Writing historical fiction can be a bit of a challenge, especially when one is writing about a period as strange and wild as 19th century America. It was a monstrous time of social and racial oppression, outrageous financial shenanigans, environmental catastrophies, grinding poverty and the lack of any kind of meaningful social safety net—not at all like the world we live in today.
That was a joke, son. Just in case you missed it.

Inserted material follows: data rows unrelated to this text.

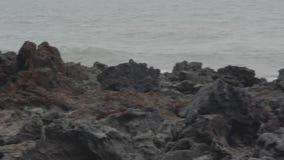 Strand mit Felsen ?ber Seehintergrund stock video
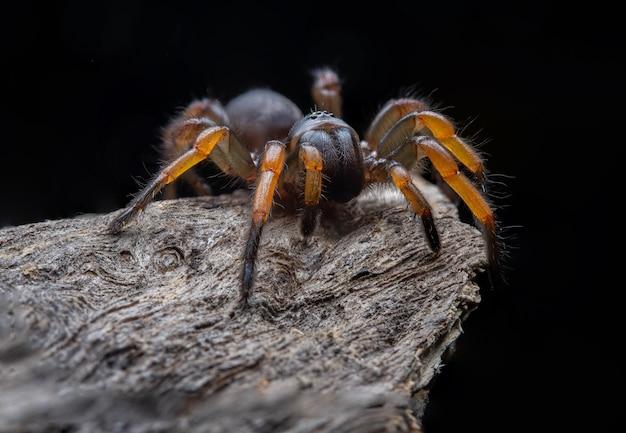 Spider tarantula brachypelma smithi su legno secco sfondo / messa a fuoco selezionata
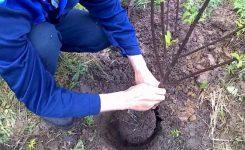Когда и как высаживать саженцы вишни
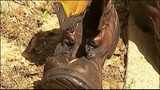 Boot_5415451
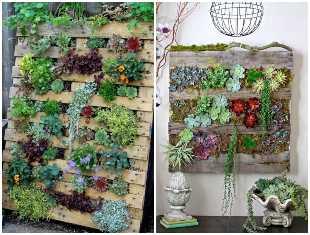 Plante suculentas em pallets para decoração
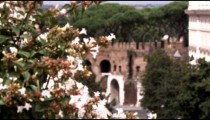White flowers in the foreground of Rome Italy.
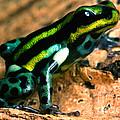 Pasco Poison Frog by Dant� Fenolio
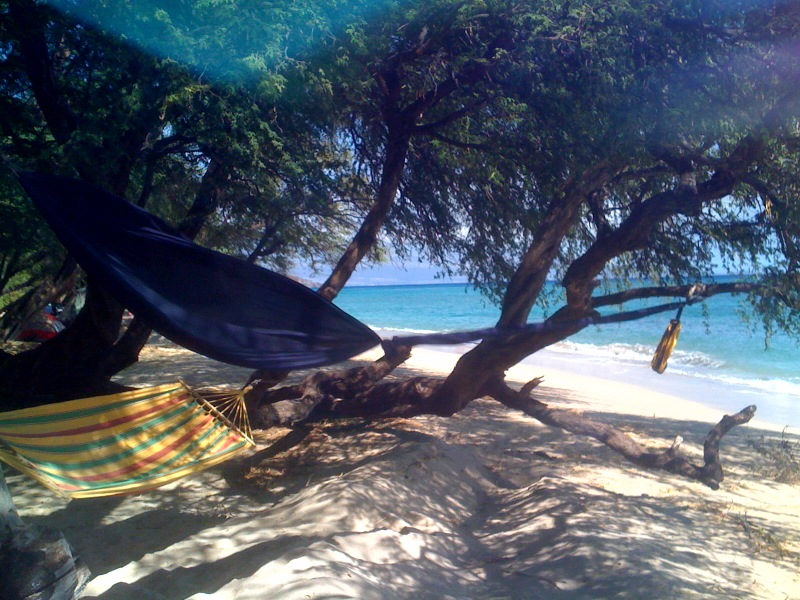 Camping with hammocks in Maui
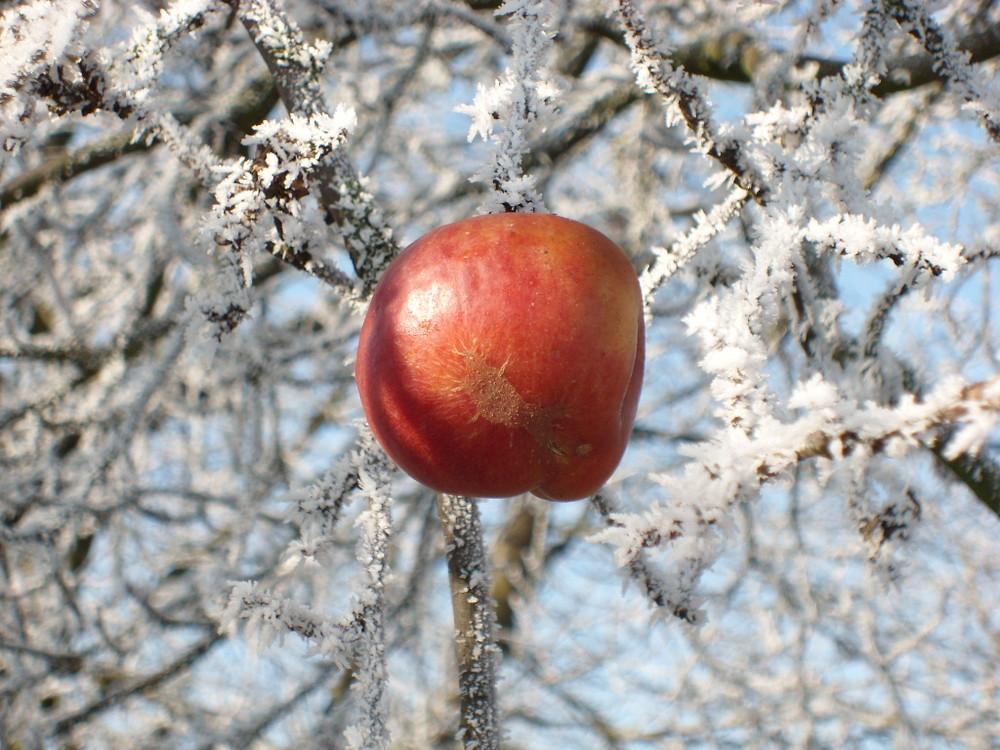 Kalter Apfel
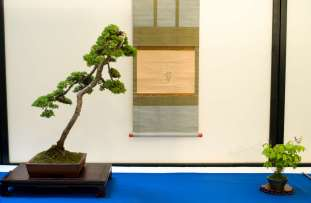 Award: Best Bonsai of the year 2013 by Morten Albek. Juniperus communis and accent - Lathyrus vernus.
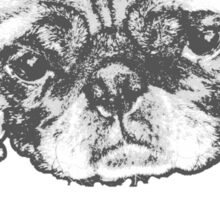 Puggerd out pug  Sticker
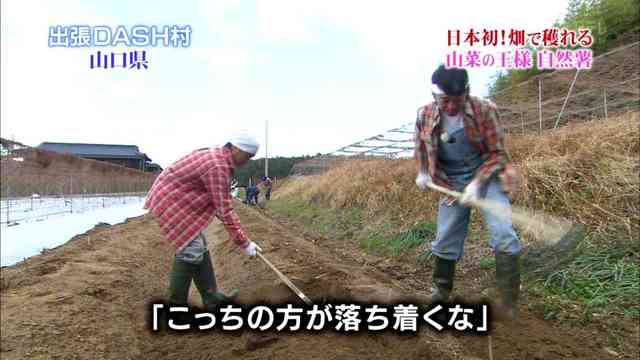 TOKIOスレ割りと本気で農家だよねの画像6枚目!
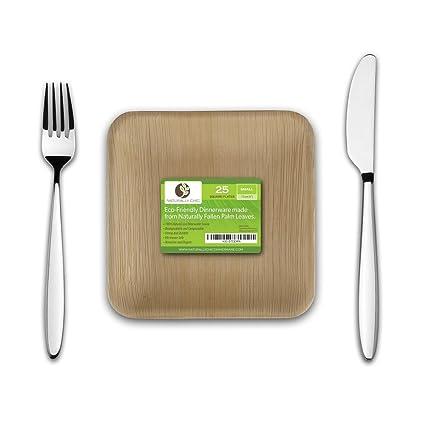 6\u0026quot; Square Disposable Palm Leaf Paper Plates Compostable Biodegradable Heavy Duty Dinner Party  sc 1 st  Amazon.com & Amazon.com: 6\
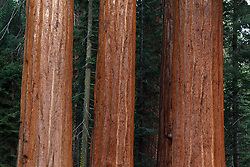 Three Giant Sequoia trees (Sequoiadendron giganteum), Sequoia National Park, California, United States of America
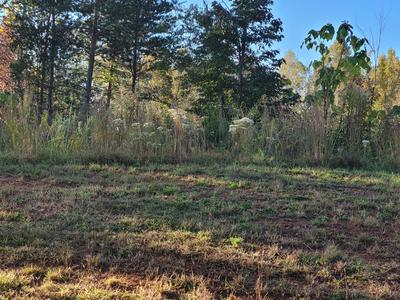 LOT 19 JFK BLVD, Union Hall, VA 24176 - Photo 1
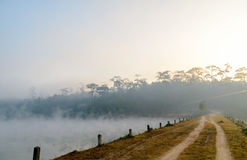 Peaceful natural pond in morning at Galyani Vadhana District Royalty Free Stock Photography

It is often said that the difficult part of writing historical fiction is resisting the temptation to put all your research into what you’ve written. The implication is that the writer, having slaved over many a dusty tome, wants to show off a bit—because really, what other reward is there? But I think the truth is a bit different. I think the writer of historical fiction comes forward, Cassandra-like, bearing an insight that is often given lip-service to but is actually understood all-too-infrequently: that there are crucially important lessons that we as a nation and a civilization and a species keep getting pounded over the head with, and yet we simply do not learn. It’s evocative of the old chestnut, “Those who cannot remember history are doomed to repeat it.” But I find that statement a bit wishy-washy for my taste. I think it needs a bit more force, vis: “Darlings, if you can’t bother yourself to learn from history, then you deserve whatever the hell you get.”
I chose to write about America in the 1870s for several reasons. First, it was the time in our history when the institutions which would come to be known as uniquely “American”—including mass media, free market capitalism, the cult of celebrity, and consumerism—flowered in a way never seen before. Second, with the Civil War a decade past and a hundred years of history under our belt, there was a newfound sense that America was a country with a larger destiny—a global destiny. While America would remain largely isolationist for many years to come, I think the idea that this incredibly rich country could become a new kind of empire—one founded on luck and pluck and steam-powered innovation—was born in 1876 at the Philadelphia Centennial Exposition, inspired by marvels like the Corliss Engine, the typewriter, and Alexander Graham Bell’s telephone.
And last (but not least) the clothes were just to die for. (Corsets notwithstanding.)
With so many important elements of history intersecting in 1876, I could have written a couple of much longer and drier books. But I’ve found that readers tend to get a bit tetchy when the drama, adventure, and romance are put on hold in favor of exposition describing the far-reaching financial and political ramifications of the gold standard. But while I’ve curbed the urge to expound on these historical events within the text, such pedantic instincts cannot be held in check forever. Thus, I’ve decided to write this series of articles, in which I will provide a humorous and most likely incredibly slanted view of the major historical events referenced in The Native Star. I hope they will enhance the enjoyment of those who know little about these events, and I expect they will also spark debate amongst those who are intimately familiar with the events in question (historical afficionados being a notably picky and quarrelsome lot.)
And before you even say anything, yes, I know the Elevated Railroad didn’t run through Chatham Square until 1880. But I liked having it there, and so there it stands in 1876. Because in a 19th century America with magic, everything happened earlier, faster, and more interestingly. You’ll just have to take my word for it.